С восьми лет, когда я схватила оспу, никто никогда со мной так не
возился.
* * *
Сегодня я решила пойти купить подарок моей матери. Самое время: завтра ее
день рождения. Субботний день,
очень душно. Однако не скажешь, что на улице почти сорок градусов: в магазине
Сакса воздух ледяной, несмотря на то, что
магазин набит народом. Мы в ювелирном отделе рассматриваем браслеты и тонкие
золотые цепочки. Я выбираю один
браслет в форме сердца и другой, с крошечным букетиком эмалевых незабудок.
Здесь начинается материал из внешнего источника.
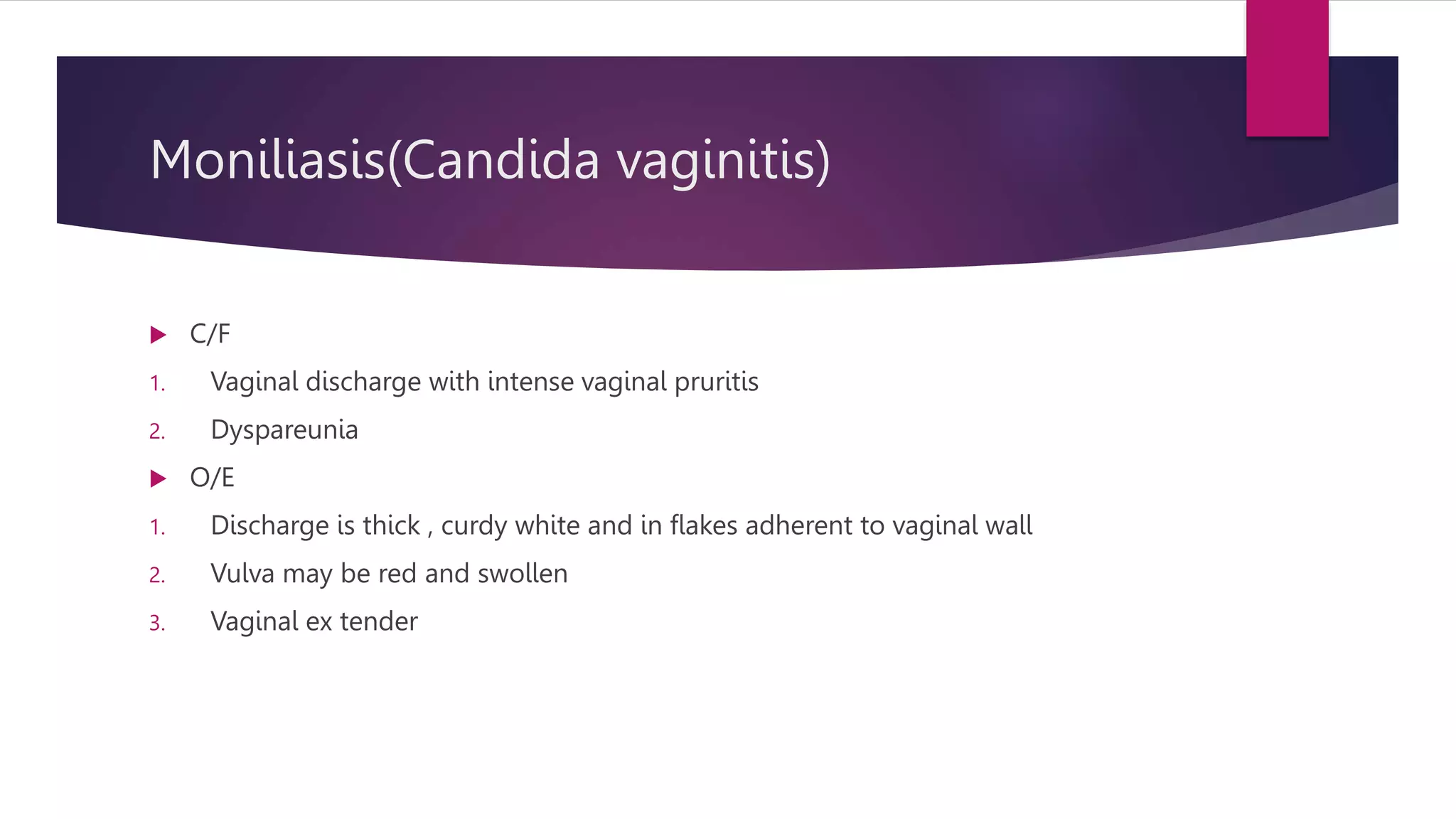 Moniliasis(Candida vaginitis)

C/F

1. Vaginal discharge with intense vaginal pruritis
2. Dyspareunia

O/E

1. Discharge is thick , curdy white and in flakes adherent to vaginal wall
2. Vulva may be red and swollen
3. Vaginal ex tender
Именно в эту минуту он шепчет мне на ухо:
"Укради его!" Я подпрыгиваю, опрокидываю стопку свертков, которую стоящая рядом
женщина прислонила к прилавку.
Он исчезает в толпе.
Уши у меня горят так, что, кажется, вот-вот подожгут волосы. Я чувствую,
что кровь бросилась мне в лицо, вижу,
как на запястье пульсирует жилка. Потом я гляжу уже только на свою правую руку:
она сама зажала в кулаке браслет в
форме сердца.
Продавщица совсем рядом со мной, справа. К ней обращаются одновременно
три покупателя. У нее круги под
глазами, и улыбается она как-то натянуто. Тоненький голос внутри меня говорит:
нехорошо воровать по субботам.
Посмотри на нее: она вцепилась в край прилавка, как будто она в осаде, она
устала и особенно от того, что ей приходится
быть вежливой. Ей очень хотелось бы крикнуть всем нам здесь: "Дайте мне
вздохнуть! Уходите! Дайте мне вернуться
домой!" - Какой мерзкий поступок, - продолжает голос. - Ты могла бы своровать во
вторник утром. И подумать только, что
ты все эти годы ничего не своровала, даже жетон, упавший на пол в кабине
телефона-автомата. Начинать в твоем возрасте!
Я беру второй браслет в правую руку, беру цепочку и говорю продавщице, что я
хочу их купить. Она улыбается мне и
отвечает, глядя на браслет: "Мне тоже он очень нравится".
Я быстро расплачиваюсь, беру бумажный пакетик с украшениями и бросаюсь
вон из магазина. Он стоит,
прислонившись к стене у остановки автобуса на 15-й улице. Он делает мне знак
рукой и одновременно останавливает такси.
Открывает дверцу, ждет пока я перейду улицу и сяду, забившись поглубже.
- Неплохо, - говорит он, когда такси отъезжает. - Довольно быстро.